Since the last issue of the SUN was published April 26, the paper has moved into new offices at 208 S. First Street, right above the Blind Pig Cafe. We've had plans to move the SUN out of the Rainbow People's Party complex on Hill Street for almost a year, and this finally realizes our goal of moving to a centrally located, easily accessible spot in the community. Moving our offices was one of the conditions we thought necessary to increase the participation of the community in the creation of the SUN. The more people who work on the paper, the more it will reflect the full spectrum of activity within Ann Arbor's rainbow community.
The SUN has been in its new space for three weeks, and the concrete changes that have taken place we would characterize as a good start in the right direction. The staff has grown to include up to 25 people doing the concrete work that results in the pages now in your hands. The addition of new staff members has put the SUN in touch with more people's knowledge and experience in the community, thereby enabling the paper to report on more of what's going on that it has in the past.

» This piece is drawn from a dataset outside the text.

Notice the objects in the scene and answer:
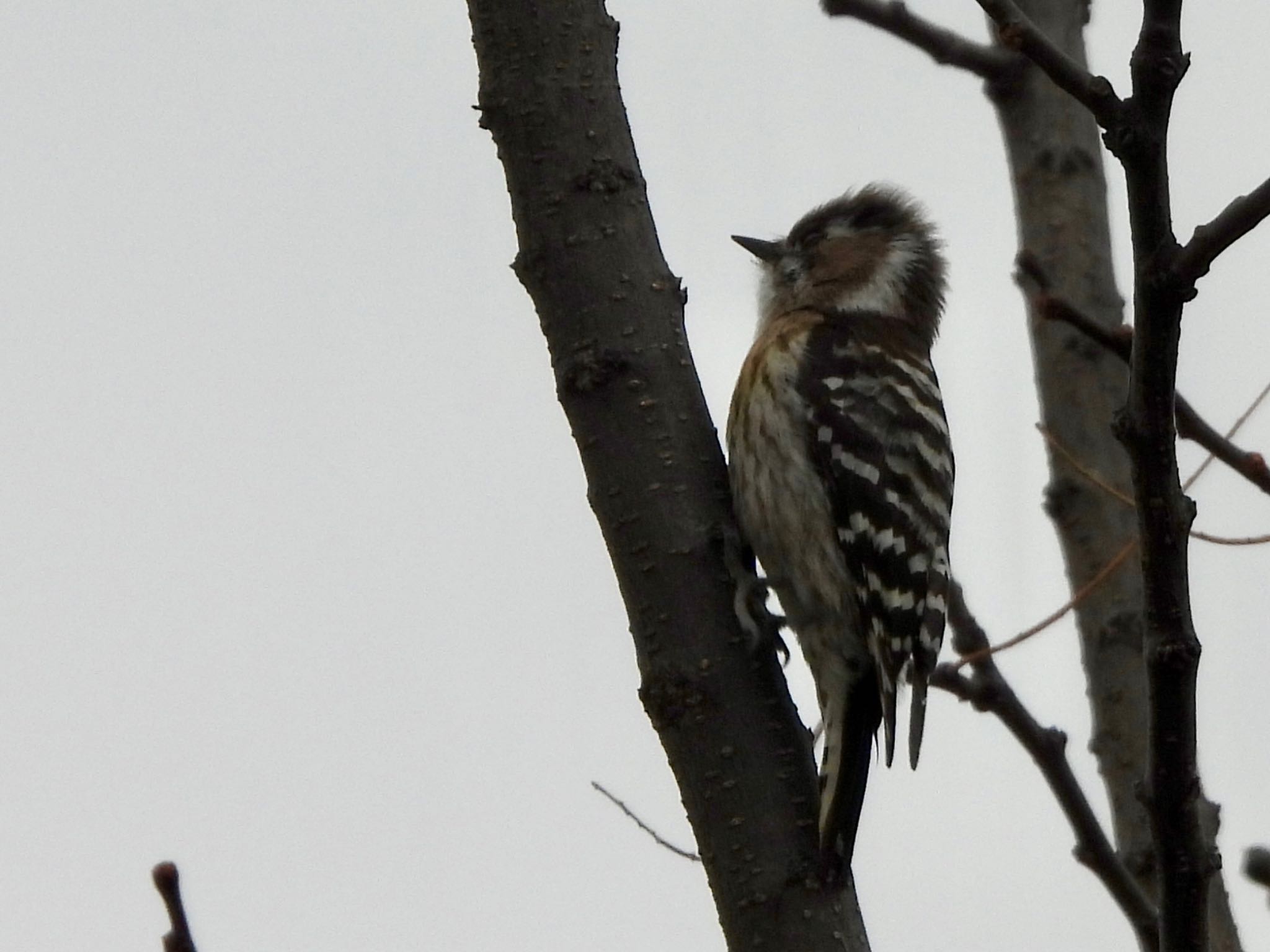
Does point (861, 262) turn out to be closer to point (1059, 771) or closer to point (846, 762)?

We now hold staff meetings for anyone who's shown an interest in working on the SUN. At the meetings we criticize the paper, discuss its future directions as well as how to organize ourselves better to implement our plans.
The editorial board of the SUN, consisting of staff members who take the most responsibility for all aspects of the paper's operations, is also changing. Formerly it consisted almost entirely of Rainbow People's Party members. Some of them have now left the board to concentrate on other work, and have been replaced by staff members who've shown a great deal of committment to the creation of the SUN as a community newspaper. This is the first issue of the paper that many new staff members have ever worked on, and we expect that as they gain experience others will be joining the editorial board.
This expansion is one of the main purposes of the SUN as we seek to organize more and more people into alternative, communalist institutions. The SUN is one such institution. We are an alternative to the regular, capitalist media and seek to be communalistic so that decisions are made by a collective of people all equally responsible for what happens. And we are published by the People's Communications Committee.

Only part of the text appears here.